• _Task to carry out_: Retype the data exactly, leaving nothing out.

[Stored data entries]
——————
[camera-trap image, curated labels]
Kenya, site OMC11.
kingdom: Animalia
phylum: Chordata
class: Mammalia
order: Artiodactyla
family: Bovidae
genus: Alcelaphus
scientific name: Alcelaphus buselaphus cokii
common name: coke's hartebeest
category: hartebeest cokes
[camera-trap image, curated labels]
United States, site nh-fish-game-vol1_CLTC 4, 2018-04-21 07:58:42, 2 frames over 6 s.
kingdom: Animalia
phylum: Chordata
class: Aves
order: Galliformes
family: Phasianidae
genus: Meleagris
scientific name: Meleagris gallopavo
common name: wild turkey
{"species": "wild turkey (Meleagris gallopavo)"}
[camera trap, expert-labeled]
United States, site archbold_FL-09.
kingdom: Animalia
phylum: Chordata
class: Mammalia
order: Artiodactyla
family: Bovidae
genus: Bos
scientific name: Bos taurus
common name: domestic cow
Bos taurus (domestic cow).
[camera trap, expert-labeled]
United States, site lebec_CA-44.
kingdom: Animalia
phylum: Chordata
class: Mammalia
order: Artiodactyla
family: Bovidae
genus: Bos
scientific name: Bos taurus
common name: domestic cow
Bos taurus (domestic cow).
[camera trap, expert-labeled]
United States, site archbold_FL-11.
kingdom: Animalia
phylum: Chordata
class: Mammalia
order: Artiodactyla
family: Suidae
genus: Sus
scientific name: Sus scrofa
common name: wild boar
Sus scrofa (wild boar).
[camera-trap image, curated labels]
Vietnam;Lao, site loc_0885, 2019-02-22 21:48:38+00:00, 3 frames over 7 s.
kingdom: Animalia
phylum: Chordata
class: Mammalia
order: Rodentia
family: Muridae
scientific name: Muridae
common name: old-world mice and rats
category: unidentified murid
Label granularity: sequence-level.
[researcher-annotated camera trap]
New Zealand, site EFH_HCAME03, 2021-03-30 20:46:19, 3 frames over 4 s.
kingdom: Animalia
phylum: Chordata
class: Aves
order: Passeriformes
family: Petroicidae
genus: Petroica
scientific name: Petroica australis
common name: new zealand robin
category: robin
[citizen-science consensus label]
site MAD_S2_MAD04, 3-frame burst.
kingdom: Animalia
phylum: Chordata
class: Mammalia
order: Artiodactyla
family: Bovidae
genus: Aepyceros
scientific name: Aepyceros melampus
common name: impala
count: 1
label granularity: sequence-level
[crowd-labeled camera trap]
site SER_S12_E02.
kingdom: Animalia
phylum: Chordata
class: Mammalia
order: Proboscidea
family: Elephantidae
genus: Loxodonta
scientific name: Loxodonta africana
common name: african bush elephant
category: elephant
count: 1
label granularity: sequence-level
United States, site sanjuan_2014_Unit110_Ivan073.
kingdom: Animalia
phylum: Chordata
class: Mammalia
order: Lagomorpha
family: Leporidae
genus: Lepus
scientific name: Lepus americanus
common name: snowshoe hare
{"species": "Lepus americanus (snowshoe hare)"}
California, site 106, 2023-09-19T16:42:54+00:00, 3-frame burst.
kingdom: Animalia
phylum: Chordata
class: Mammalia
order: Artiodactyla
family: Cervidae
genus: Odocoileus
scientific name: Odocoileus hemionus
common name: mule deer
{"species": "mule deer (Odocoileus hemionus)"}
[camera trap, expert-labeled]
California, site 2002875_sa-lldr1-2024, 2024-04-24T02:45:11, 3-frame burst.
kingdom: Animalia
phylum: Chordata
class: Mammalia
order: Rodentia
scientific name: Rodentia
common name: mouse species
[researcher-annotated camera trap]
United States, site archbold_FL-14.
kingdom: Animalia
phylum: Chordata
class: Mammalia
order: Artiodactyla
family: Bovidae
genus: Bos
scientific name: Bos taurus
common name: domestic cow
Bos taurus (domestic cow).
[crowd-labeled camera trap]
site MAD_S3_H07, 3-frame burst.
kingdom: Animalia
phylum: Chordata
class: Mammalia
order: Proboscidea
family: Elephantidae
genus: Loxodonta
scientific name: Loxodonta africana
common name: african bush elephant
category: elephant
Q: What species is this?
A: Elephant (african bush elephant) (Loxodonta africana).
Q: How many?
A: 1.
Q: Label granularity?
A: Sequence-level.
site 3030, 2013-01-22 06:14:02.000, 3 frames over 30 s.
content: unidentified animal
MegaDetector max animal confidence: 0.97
——————
• _Written answer_:
[camera-trap image, curated labels]
Kenya, site OMC11.
kingdom: Animalia
phylum: Chordata
class: Mammalia
order: Artiodactyla
family: Bovidae
genus: Alcelaphus
scientific name: Alcelaphus buselaphus cokii
common name: coke's hartebeest
category: hartebeest cokes
[camera-trap image, curated labels]
United States, site nh-fish-game-vol1_CLTC 4, 2018-04-21 07:58:42, 2 frames over 6 s.
kingdom: Animalia
phylum: Chordata
class: Aves
order: Galliformes
family: Phasianidae
genus: Meleagris
scientific name: Meleagris gallopavo
common name: wild turkey
{"species": "wild turkey (Meleagris gallopavo)"}
[camera trap, expert-labeled]
United States, site archbold_FL-09.
kingdom: Animalia
phylum: Chordata
class: Mammalia
order: Artiodactyla
family: Bovidae
genus: Bos
scientific name: Bos taurus
common name: domestic cow
Bos taurus (domestic cow).
[camera trap, expert-labeled]
United States, site lebec_CA-44.
kingdom: Animalia
phylum: Chordata
class: Mammalia
order: Artiodactyla
family: Bovidae
genus: Bos
scientific name: Bos taurus
common name: domestic cow
Bos taurus (domestic cow).
[camera trap, expert-labeled]
United States, site archbold_FL-11.
kingdom: Animalia
phylum: Chordata
class: Mammalia
order: Artiodactyla
family: Suidae
genus: Sus
scientific name: Sus scrofa
common name: wild boar
Sus scrofa (wild boar).
[camera-trap image, curated labels]
Vietnam;Lao, site loc_0885, 2019-02-22 21:48:38+00:00, 3 frames over 7 s.
kingdom: Animalia
phylum: Chordata
class: Mammalia
order: Rodentia
family: Muridae
scientific name: Muridae
common name: old-world mice and rats
category: unidentified murid
Label granularity: sequence-level.
[researcher-annotated camera trap]
New Zealand, site EFH_HCAME03, 2021-03-30 20:46:19, 3 frames over 4 s.
kingdom: Animalia
phylum: Chordata
class: Aves
order: Passeriformes
family: Petroicidae
genus: Petroica
scientific name: Petroica australis
common name: new zealand robin
category: robin
[citizen-science consensus label]
site MAD_S2_MAD04, 3-frame burst.
kingdom: Animalia
phylum: Chordata
class: Mammalia
order: Artiodactyla
family: Bovidae
genus: Aepyceros
scientific name: Aepyceros melampus
common name: impala
count: 1
label granularity: sequence-level
[crowd-labeled camera trap]
site SER_S12_E02.
kingdom: Animalia
phylum: Chordata
class: Mammalia
order: Proboscidea
family: Elephantidae
genus: Loxodonta
scientific name: Loxodonta africana
common name: african bush elephant
category: elephant
count: 1
label granularity: sequence-level
United States, site sanjuan_2014_Unit110_Ivan073.
kingdom: Animalia
phylum: Chordata
class: Mammalia
order: Lagomorpha
family: Leporidae
genus: Lepus
scientific name: Lepus americanus
common name: snowshoe hare
{"species": "Lepus americanus (snowshoe hare)"}
California, site 106, 2023-09-19T16:42:54+00:00, 3-frame burst.
kingdom: Animalia
phylum: Chordata
class: Mammalia
order: Artiodactyla
family: Cervidae
genus: Odocoileus
scientific name: Odocoileus hemionus
common name: mule deer
{"species": "mule deer (Odocoileus hemionus)"}
[camera trap, expert-labeled]
California, site 2002875_sa-lldr1-2024, 2024-04-24T02:45:11, 3-frame burst.
kingdom: Animalia
phylum: Chordata
class: Mammalia
order: Rodentia
scientific name: Rodentia
common name: mouse species
[researcher-annotated camera trap]
United States, site archbold_FL-14.
kingdom: Animalia
phylum: Chordata
class: Mammalia
order: Artiodactyla
family: Bovidae
genus: Bos
scientific name: Bos taurus
common name: domestic cow
Bos taurus (domestic cow).
[crowd-labeled camera trap]
site MAD_S3_H07, 3-frame burst.
kingdom: Animalia
phylum: Chordata
class: Mammalia
order: Proboscidea
family: Elephantidae
genus: Loxodonta
scientific name: Loxodonta africana
common name: african bush elephant
category: elephant
Q: What species is this?
A: Elephant (african bush elephant) (Loxodonta africana).
Q: How many?
A: 1.
Q: Label granularity?
A: Sequence-level.
site 3030, 2013-01-22 06:14:02.000, 3 frames over 30 s.
content: unidentified animal
MegaDetector max animal confidence: 0.97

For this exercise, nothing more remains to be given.